A verdadeira novidade que mudará tudo
O pregador da Casa Pontifícia observou que se começa a entrever, na pregação de Jesus, a verdadeira novidade que mudará tudo:
Deus não é pai apenas em sentido metafórico e moral, enquanto criou e cuida do seu povo. É também – e antes de tudo – verdadeiro pai de um verdadeiro filho gerado “antes da aurora”, ou seja, antes do início do tempo, e será graças a este Filho único que os homens poderão se tornar também eles filhos de Deus em sentido real e não apenas metafórico.
Cantalamessa ressaltou que para expressar a plenitude deste mistério é preciso considerar que “Deus não nos transmite apenas o nome de filhos, mas também a sua vida íntima, o seu Espírito, que é, por assim dizer, o seu DNA. Pelo batismo, em nós corre a mesma vida de Deus.”
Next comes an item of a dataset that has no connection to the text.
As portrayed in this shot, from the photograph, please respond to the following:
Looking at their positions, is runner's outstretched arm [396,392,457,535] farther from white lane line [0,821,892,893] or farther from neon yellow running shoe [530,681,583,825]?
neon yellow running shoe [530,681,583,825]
Sobre este ponto, prosseguiu, o evangelista João afirma que aqueles que acreditaram em Cristo “nasceram de Deus mesmo” (Jo 1,13); no batismo se realiza um nascimento “do Espírito”, se “renasce do alto” (cf. Jo 3,5-6).
Da fé ao estupor
Até aqui, disse o frade capuchinho, as verdades da nossa fé. Não é sobre elas, porém, que eu gostaria de me deter, frisou. Qual é, então, a coisa diversa que propomos com esta reflexão? – interpelou.
Para descobri-la, parto de uma frase do nosso Santo Padre na catequese sobre a Carta aos Gálatas, da audiência de 8 de setembro passado. Após ter citado o nosso texto sobre a adoção a filhos, ele acrescentava:
“Nós, cristãos, damos frequentemente por certa esta realidade de ser filhos de Deus. Ao contrário, é bom recordar sempre com gratidão o momento em que nos tornamos tais, o do nosso batismo, para viver com maior consciência o grande dom recebido.”
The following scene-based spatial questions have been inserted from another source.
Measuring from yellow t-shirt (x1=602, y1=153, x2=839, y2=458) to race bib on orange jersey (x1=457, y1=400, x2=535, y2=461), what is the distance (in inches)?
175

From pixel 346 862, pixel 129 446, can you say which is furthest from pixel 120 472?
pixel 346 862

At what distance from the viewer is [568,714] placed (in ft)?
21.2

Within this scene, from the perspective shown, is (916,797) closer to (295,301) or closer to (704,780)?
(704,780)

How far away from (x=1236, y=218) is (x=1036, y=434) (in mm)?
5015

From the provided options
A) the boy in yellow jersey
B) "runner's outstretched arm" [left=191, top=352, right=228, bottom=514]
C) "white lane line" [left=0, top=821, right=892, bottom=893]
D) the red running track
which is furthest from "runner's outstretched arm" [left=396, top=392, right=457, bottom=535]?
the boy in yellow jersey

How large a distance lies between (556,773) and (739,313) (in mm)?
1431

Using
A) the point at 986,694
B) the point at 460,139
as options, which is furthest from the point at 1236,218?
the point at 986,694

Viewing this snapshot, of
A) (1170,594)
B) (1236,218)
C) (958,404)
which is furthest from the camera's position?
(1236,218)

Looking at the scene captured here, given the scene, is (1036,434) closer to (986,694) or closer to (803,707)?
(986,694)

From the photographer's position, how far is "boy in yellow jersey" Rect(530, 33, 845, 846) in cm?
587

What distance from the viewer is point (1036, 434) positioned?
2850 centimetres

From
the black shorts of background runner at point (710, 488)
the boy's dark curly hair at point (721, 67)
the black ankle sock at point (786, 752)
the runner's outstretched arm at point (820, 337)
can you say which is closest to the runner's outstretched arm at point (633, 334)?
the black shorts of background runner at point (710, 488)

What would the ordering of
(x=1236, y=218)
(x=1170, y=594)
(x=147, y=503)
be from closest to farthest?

Se nós estamos aqui meditando sobre isso, quer dizer que já cremos, que em nós a fé se somou ao sacramento. Portanto, o que ainda nos falta? “Falta-nos a fé-estupor”. O pregador da Casa Pontifícia teceu mais algumas considerações para enfatizar que é preciso fazer esse salto de qualidade da fé ao estupor de nos entendermos como filhos de Deus.
A fraternidade universal: todos irmãos uns dos outros
Cantalamessa ressaltou ainda que além da tomada de consciência da própria dignidade oriunda do ser filho de Deus, outro resultado, ainda mais importante, é que você toma consciência da dignidade dos demais, também eles filhos e filhas de Deus.
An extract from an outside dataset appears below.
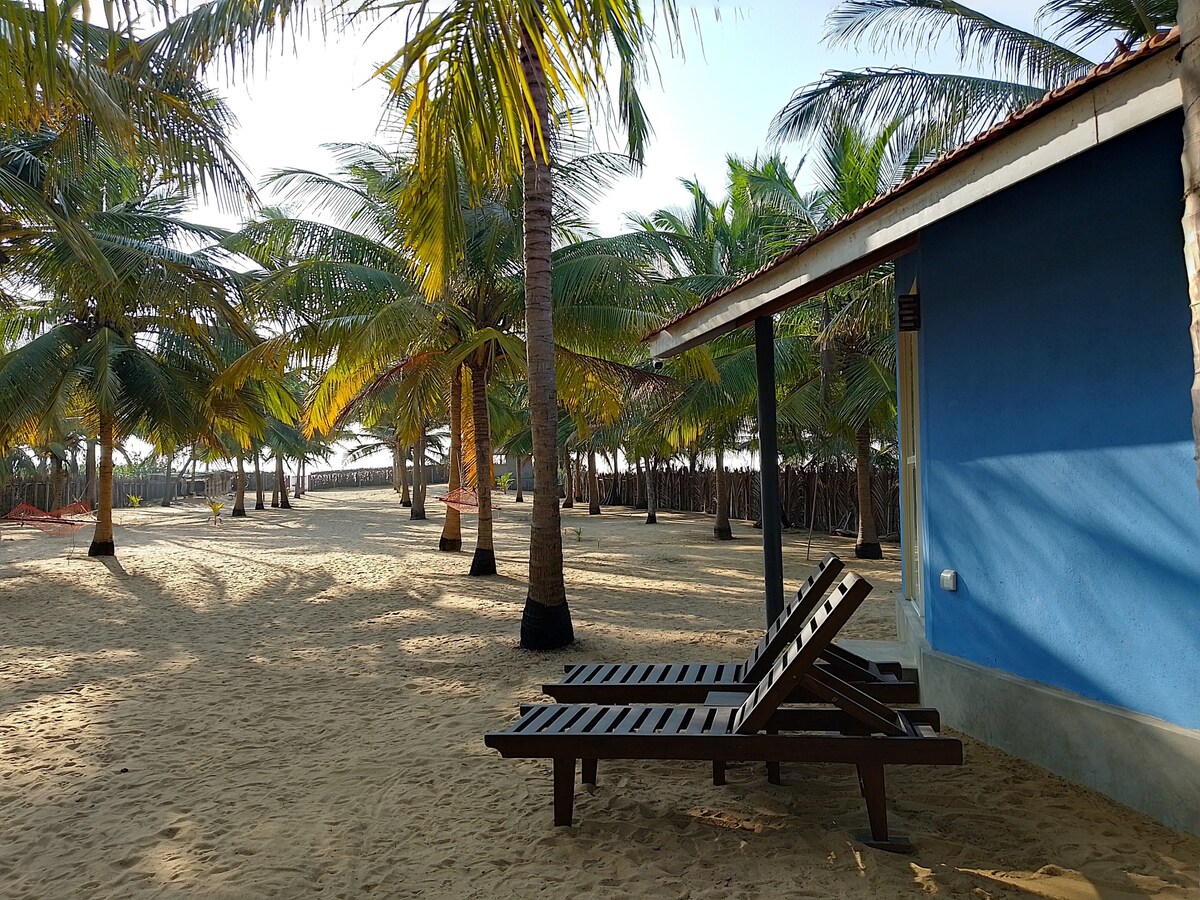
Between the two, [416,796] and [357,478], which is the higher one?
[357,478]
Para nós, cristãos – disse -, a fraternidade humana tem a sua razão última no fato de que Deus é pai de todos, que todos somos filhos e filhas de Deus e, por isso, irmãos e irmãs uns dos outros.
São Cipriano dizia: “Não pode ter Deus como pai quem não tem a Igreja como mãe”. Devemos acrescentar: “Não pode ter Deus por pai quem não tem o próximo como irmão”.